1,765 displaced families from the Afrin region , northwestern Syria, which includes 7,044 people, live in five camps in the northern countryside of Aleppo (al-Awda, Barkhwadan, Sardam, Shahba, and Afrin), according to the latest statistics of the Social Affairs Authority in the Autonomous Administration in Afrin.
Zahida Manan Abdo, a displaced woman from Qurna village in Afrin's Bulbul district, is sitting in front of her tent in Barkhwadan camp in Fafin village. "When Eid is mentioned, I remember how I used to spend it in my village, because my children and my grandchildren were gathering around me. I used to give them candy and exchange visits with the villagers," she says.
"There is no taste for Eid in the camps; we are far from our homes," added Abdo, whose features do not inspire the joy of Eid.
The case of Ruwaida Bakr, displaced from the village of Jagla in Sheikh Hadid, is no different. "From the day we displaced from Afrin, Eid was absent. My family was separated due to the war. Each of them went to a different place and I could not visit the graves of my relatives, because of the takeover of Turkey and its affiliated armed groups over Afrin," Bakr added, shedding tears that she was "sorry for the atmosphere of Eid that she lost after being displaced from Afrin and before Turkey and its opposition groups took control of it. Eid meant joy and happiness to us, but we no longer felt its taste while I was away from my home and my olive trees."

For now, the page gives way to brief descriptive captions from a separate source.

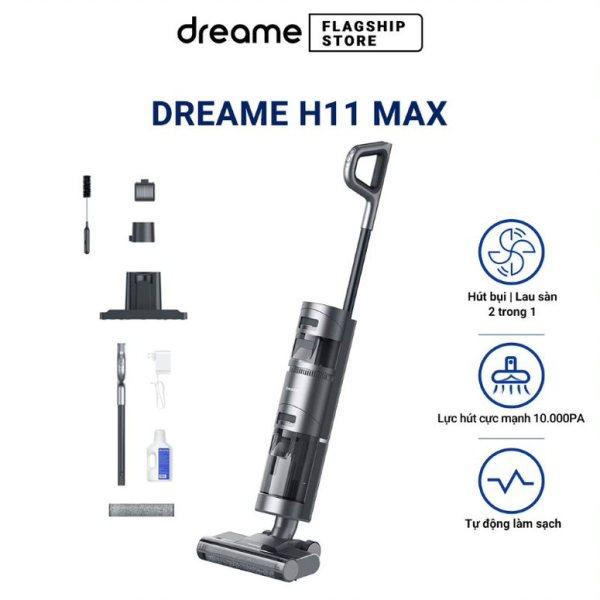 Máy Hút Bụi Lau Sàn Không Dây Cầm Tay, Hút Khô và Ướt Dreame H11 MAX - Hàng chính hãng - Bảo hành 12 tháng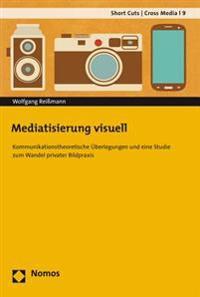 Mediatisierung Visuell: Kommunikationstheoretische Uberlegungen Und Eine Studie Zum Wandel Privater Bildpraxis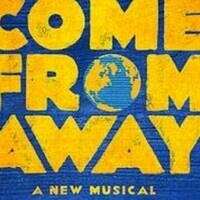 Broadway Show- Come from Away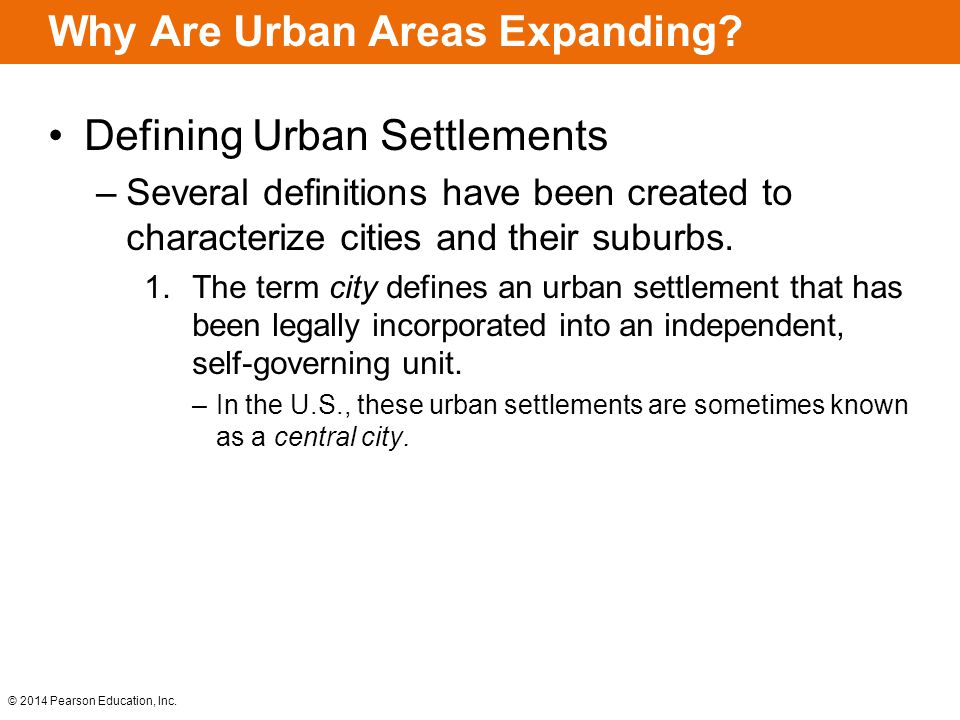 © 2014 Pearson Education, Inc. Why Are Urban Areas Expanding? Defining Urban Settlements –Several definitions have been created to characterize cities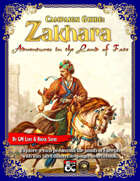 Campaign Guide: Zakhara - Adventures in the Land of Fate (Al-Qadim and Forgotten Realms Sourcebook for Fantasy Grounds)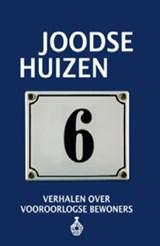 Joodse Huizen 6   Frits Rijksbaron ; Esther Shaya ; Gert Jan De Vries  
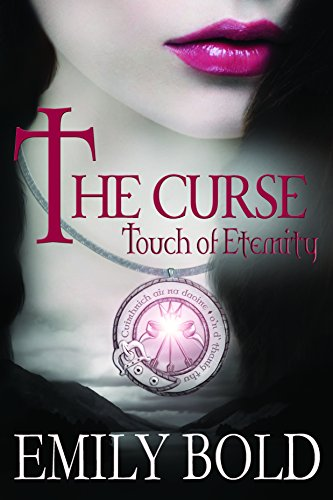 The Curse: Touch of Eternity (The Curse Series Book 1)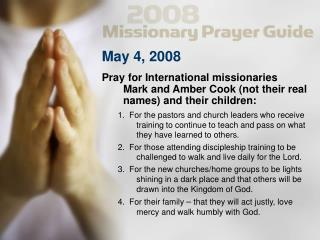 May 4, 2008 Pray for International missionaries  	Mark and Amber Cook (not their real
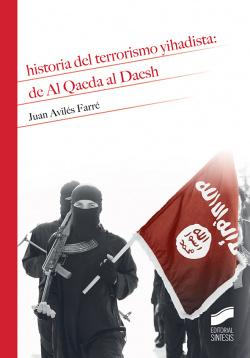 HISTORIA DEL TERRORISMO YIHADISTA:DE AL QAEDA AL DAESH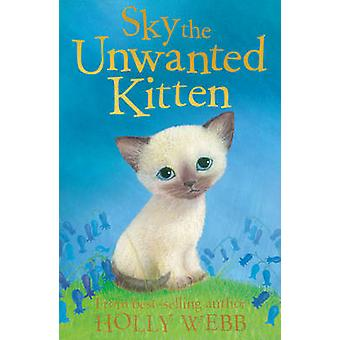 Sky the Unwanted Kitten by Holly Webb - Sophy Williams - 978184715060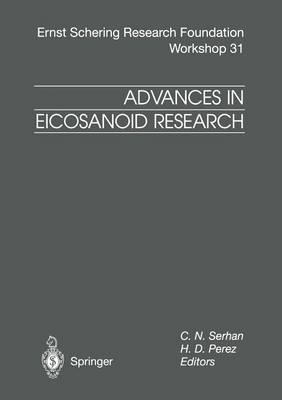 Advances in Eicosanoid Research - Ernst Schering Foundation Symposium Proceedings 31 (Paperback)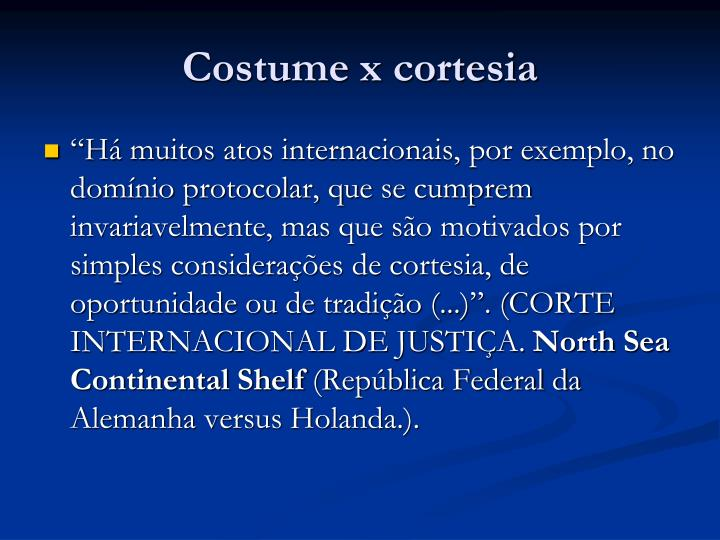 Costume x cortesia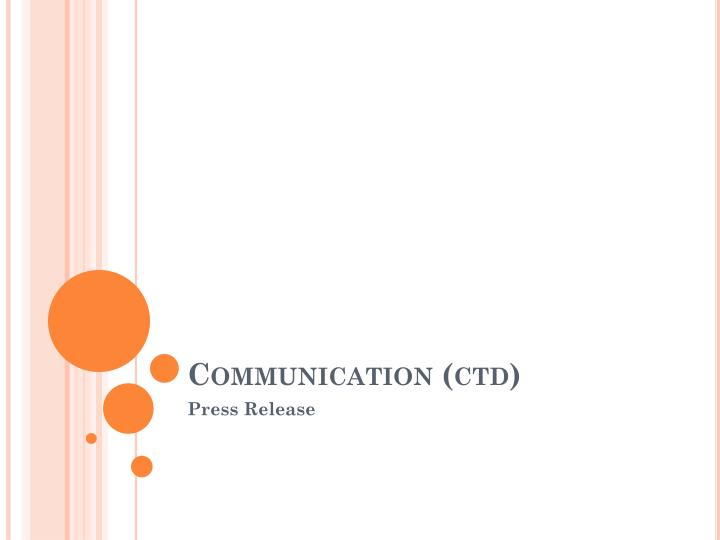 Communication ctd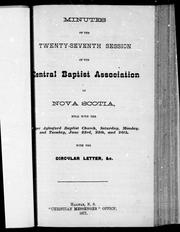 Cover of: Minutes of the twenty-seventh session of the Central Baptist Association of Nova Scotia, held with the [Up]per Aylesford Baptist Church, Saturday, Monday, and Tuesday, June 23rd, 25th, and 26th by Central Baptist Association of Nova Scotia. Session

Eid al-Fitr was preceded by preparations in Afrin's displacement camps, where women were forced to rely on food basket ingredients provided by the Autonomous Administration to prepare Eid pastries. The manufacture of pastries in tents came to bring happiness to the souls of children and feel the taste of Eid, but for adults, "Eid is no longer a joy after we moved away from Afrin," according to women displaced from the region.
Mahmoud Ibrahim Muhammad, displaced from Qoshu village in Bulbul, remembers the atmosphere of Eid that he used to spend in his village. "We used to visit graves and perform Eid rituals in the village mosque, and we gave sacrifices during the feasts, so the people gathered to have lunch in the village center," he added, sighing. "In the camp, we only greet each other and exchange visits only. There is no taste for Eid. I am far from my village customs. All days are the same since we were displaced."